▶ [DIRECTIONS]
Without the pictures, write the listing below out again, line for line.

▶ [INFORMATION PROVIDED]
• • • • •

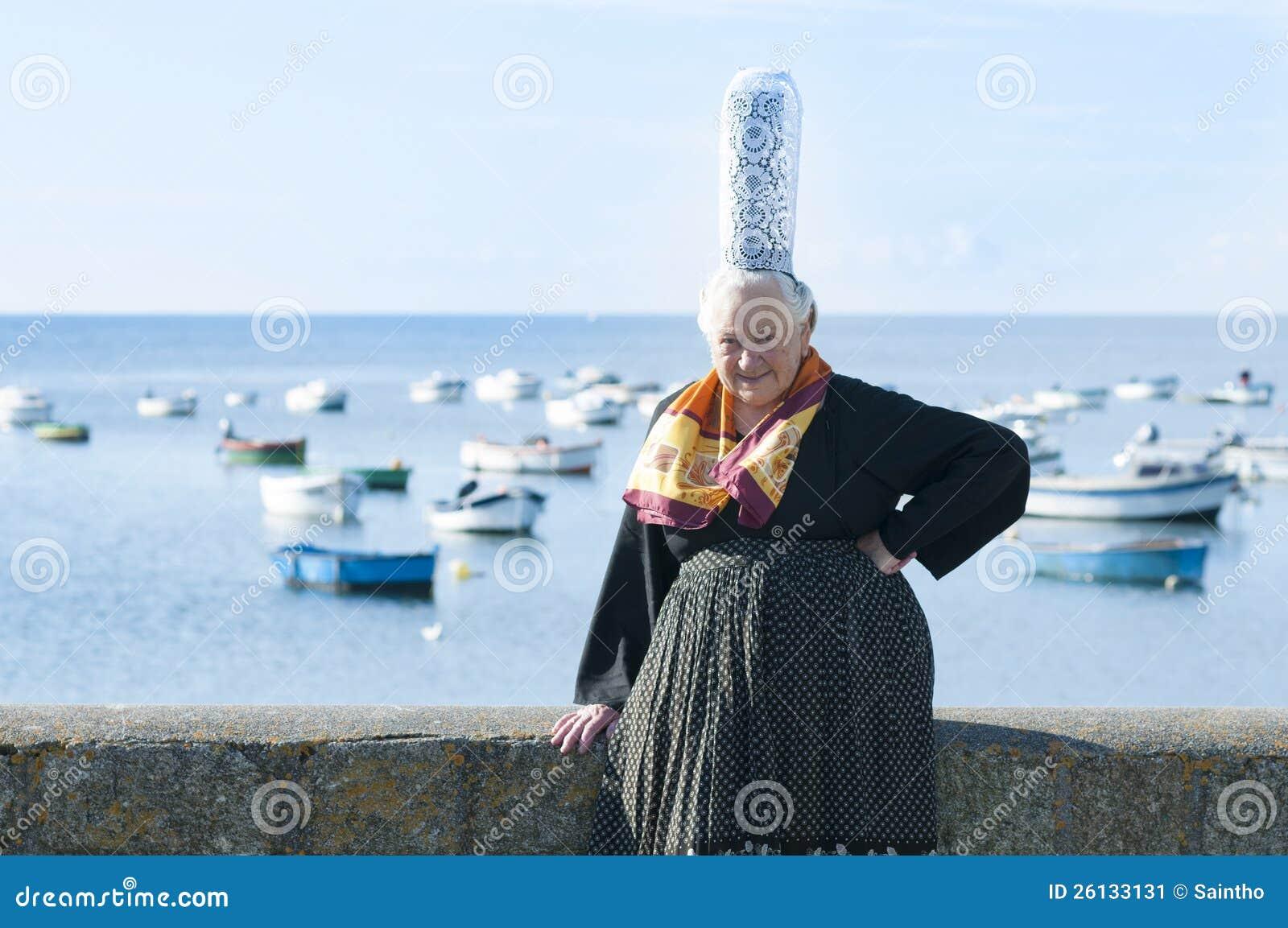les femmes bretons avec la coiffe bigouden image stock image 26133131. Black Bedroom Furniture Sets. Home Design Ideas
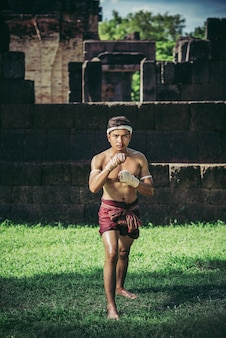 ボクサーが手にロープを結び、ムエタイの格闘技を戦いました。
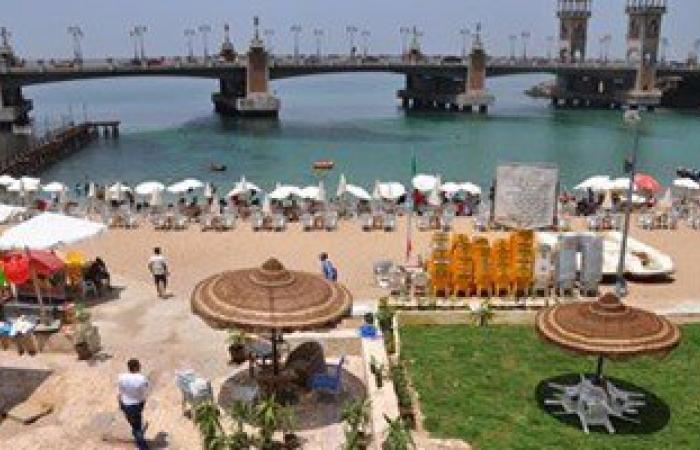 بالصور.. شواطئ الإسكندرية تتجمَّل لاستقبال موسم الاصطياف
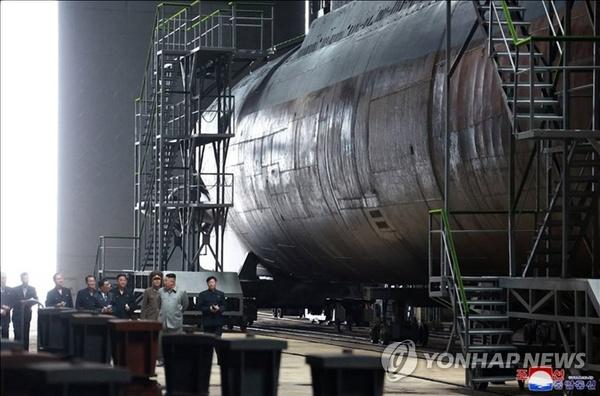 کره شمالی از یک زیردریایی ۳ هزار تنی رونمایی میکند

• • • • •

▶ [YOUR RESPONSE]
les femmes bretons avec la coiffe bigouden image stock image 26133131. Black Bedroom Furniture Sets. Home Design Ideas
 ボクサーが手にロープを結び、ムエタイの格闘技を戦いました。
 بالصور.. شواطئ الإسكندرية تتجمَّل لاستقبال موسم الاصطياف
 کره شمالی از یک زیردریایی ۳ هزار تنی رونمایی میکند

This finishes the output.